═════ Text

Personal Income and Outlays, October 2019
Personal income increased $3.3 billion (less than 0.1 percent) in October according to estimates released today by the Bureau of Economic Analysis. Disposable personal income (DPI) decreased $12.6 billion (-0.1 percent) and personal consumption expenditures (PCE) increased $39.7 billion (0.3 percent).
Real DPI decreased 0.3 percent in October and Real PCE increased 0.1 percent. The PCE price index increased 0.2 percent. Excluding food and energy, the PCE price index increased 0.1 percent.
First glance: weakening trends.
- real disposable income growth was +1.9% a.r. in last 5 months, +1.8% in last 4, and zero in last 2.
- real spending: +2.4% a.r. in last 5 months, +2.4% in last 4, and +1.8% in last 2.
Trump Says China Deal in ‘Final Throes’ as Top Officials Speak
President Donald Trump declared Tuesday that talks with China on the first phase of a trade deal were near completion after negotiators from both sides spoke by phone, signaling progress on an accord in the works for nearly two years.

══════════
═════ Material provided

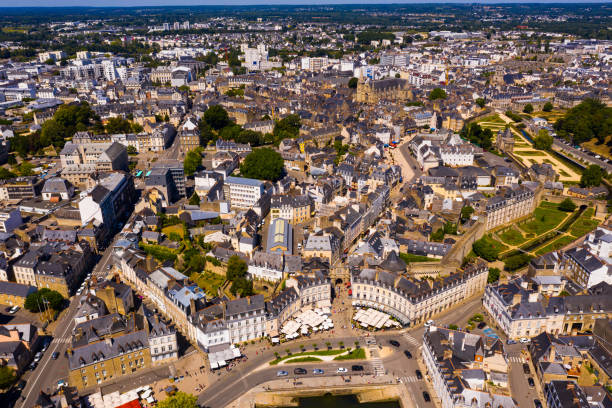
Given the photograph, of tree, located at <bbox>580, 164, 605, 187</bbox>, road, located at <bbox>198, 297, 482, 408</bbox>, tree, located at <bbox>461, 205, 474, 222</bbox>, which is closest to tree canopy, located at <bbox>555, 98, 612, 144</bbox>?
tree, located at <bbox>580, 164, 605, 187</bbox>

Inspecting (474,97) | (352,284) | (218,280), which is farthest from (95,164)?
(474,97)

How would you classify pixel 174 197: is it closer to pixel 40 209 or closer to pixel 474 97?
pixel 40 209

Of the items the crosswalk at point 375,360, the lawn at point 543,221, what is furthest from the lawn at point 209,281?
the lawn at point 543,221

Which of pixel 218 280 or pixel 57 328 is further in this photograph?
pixel 218 280

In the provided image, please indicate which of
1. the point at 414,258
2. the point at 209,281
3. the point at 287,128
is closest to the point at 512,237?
the point at 414,258

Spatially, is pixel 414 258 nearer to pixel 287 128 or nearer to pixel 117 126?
pixel 287 128
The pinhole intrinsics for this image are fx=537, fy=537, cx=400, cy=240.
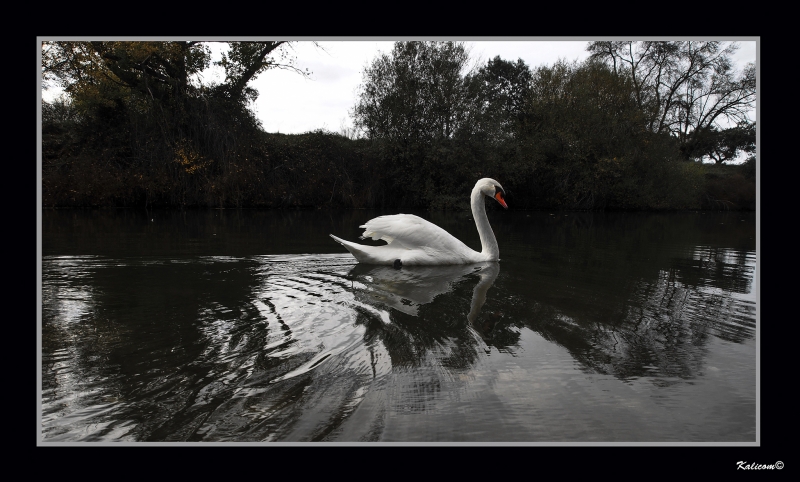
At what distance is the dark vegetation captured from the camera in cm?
2072

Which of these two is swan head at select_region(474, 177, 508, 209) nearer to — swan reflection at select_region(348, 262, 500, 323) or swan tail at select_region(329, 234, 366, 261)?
swan reflection at select_region(348, 262, 500, 323)

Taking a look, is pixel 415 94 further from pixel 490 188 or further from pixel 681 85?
pixel 490 188

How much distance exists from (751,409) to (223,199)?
21941mm

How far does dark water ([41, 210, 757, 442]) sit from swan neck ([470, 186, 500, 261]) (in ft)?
2.97

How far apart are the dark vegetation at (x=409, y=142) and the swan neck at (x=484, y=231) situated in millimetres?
14561

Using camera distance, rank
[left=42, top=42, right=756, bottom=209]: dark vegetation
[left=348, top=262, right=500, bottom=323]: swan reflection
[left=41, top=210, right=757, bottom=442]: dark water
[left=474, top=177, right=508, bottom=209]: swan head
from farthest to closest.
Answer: [left=42, top=42, right=756, bottom=209]: dark vegetation → [left=474, top=177, right=508, bottom=209]: swan head → [left=348, top=262, right=500, bottom=323]: swan reflection → [left=41, top=210, right=757, bottom=442]: dark water

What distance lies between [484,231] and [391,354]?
4730mm

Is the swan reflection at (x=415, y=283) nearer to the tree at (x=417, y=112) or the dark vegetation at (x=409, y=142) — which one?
the dark vegetation at (x=409, y=142)

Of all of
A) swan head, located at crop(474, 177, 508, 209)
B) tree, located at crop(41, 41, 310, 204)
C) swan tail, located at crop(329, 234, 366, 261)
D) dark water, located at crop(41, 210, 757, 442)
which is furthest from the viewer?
tree, located at crop(41, 41, 310, 204)

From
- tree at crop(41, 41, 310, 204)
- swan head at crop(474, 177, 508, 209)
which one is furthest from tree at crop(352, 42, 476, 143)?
swan head at crop(474, 177, 508, 209)

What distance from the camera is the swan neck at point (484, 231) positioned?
7.59m
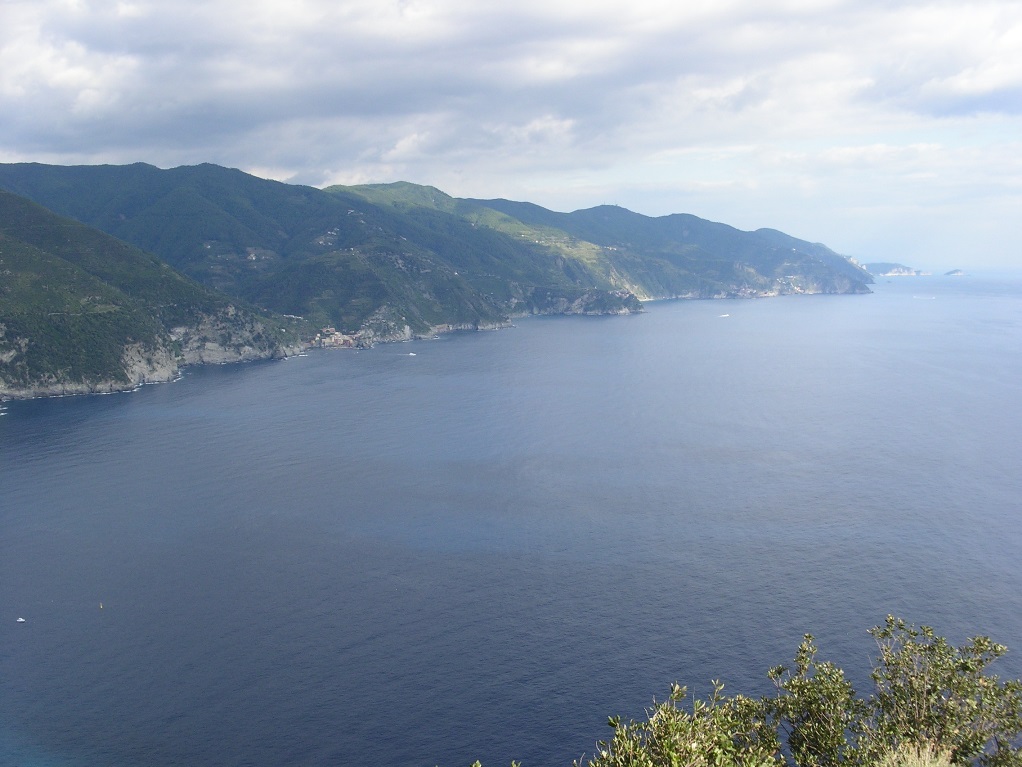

══════════

In the text on personal income for October 2019, what figures support the remark "First glance: weakening trends"? Answer in one to three sentences. Rely only on the text to answer.

▸ **Worked solution**: Real disposable income growth slowed from +1.9% at an annual rate over the last 5 months and +1.8% over the last 4 to zero over the last 2. Real spending growth likewise fell from +2.4% over the last 5 and 4 months to +1.8% over the last 2.